Work your way right around the box, building up your walls to the level that you want.
It is very important not to touch the trough for at least 24 hours. The trough is considered to be 'green' at this stage. What this means, is that the cement is still not cured and is in a fragile state. If you try to move it or lift it, it will crack or even break in half. Ideally, leave it alone to dry out for about 5 days, and then strip away the cardboard boxes, inside and out. You will now have a homemade stone trough.
But we are not finished yet. We need to 'weather' it. This is a bit like ageing a 'new' piece of antique furniture. Using a wire brush, roughen the surface all around the trough. Concentrate on the sharp angles of the corners and top edges to make them look worn and slightly rounded.
The final treatment is to paint the concrete with a mixture that will encourage moss and algae to form. This is the final 'antiquing' stage before you plant up with your alpines. The ideal medium for this is liquid manure. You can also use live yogurt or a mixture of the two. It may give off an unpleasant aroma for a short while, but this will go as the algae and moss start to develop.
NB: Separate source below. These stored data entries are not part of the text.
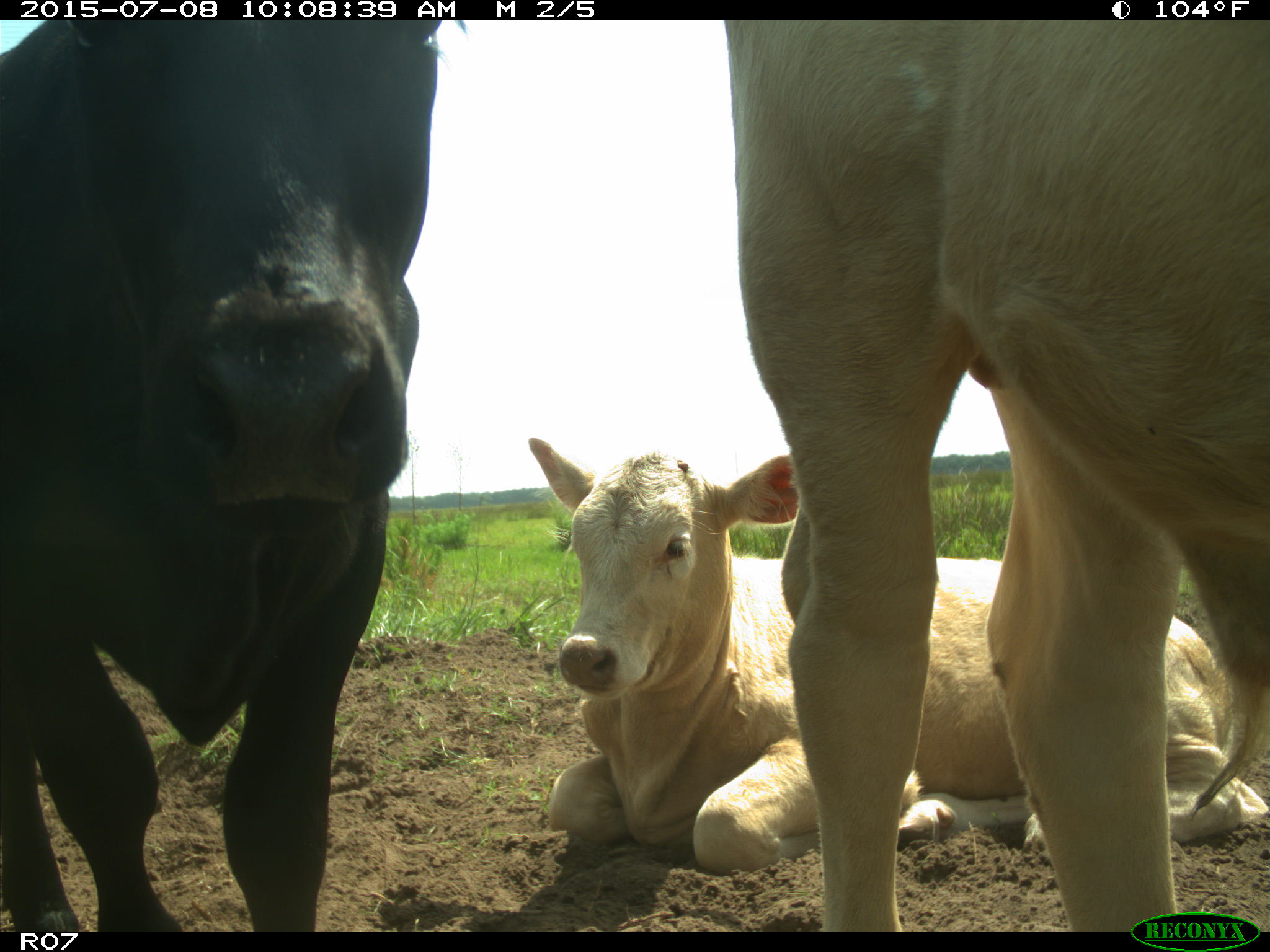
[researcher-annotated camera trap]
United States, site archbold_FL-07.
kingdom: Animalia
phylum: Chordata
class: Mammalia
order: Artiodactyla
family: Bovidae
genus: Bos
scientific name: Bos taurus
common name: domestic cow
Bos taurus (domestic cow).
This method uses the polystyrene fish box, or any other polystyrene packaging that meets your shape requirement. Trim the box to your required size and we are ready to start.
Cover the polystyrene with wire netting inside and out. Make sure that you cover the floor of the box as well. A close mesh is better for this type of mould as it not only provides reinforcement; it also allows the cement to stick to the polystyrene (which can't absorb the liquid from the cement). Use a wooden dowel or wine corks to provide the drainage holes. Make a hole in the base of the polystyrene and place a dowel or a couple of wine corks, one on top of the other, so that they protrude about three inches above the bottom of the box. When the cement is cured we can remove the dowel or corks and leave a nice neat drainage hole.
The cement mixture is the same as in the first method. All we have to do is cover the entire box, inside and out with the mixture. Make the walls and the base at least two inches thick. (this will make the side walls nearly 4 inches thick). Use a trowel to get an even and smooth finish. Leave the tops of the walls irregular, not smooth and straight. This allows the finished product to have a more 'rustic' look, as though it has been hand carved.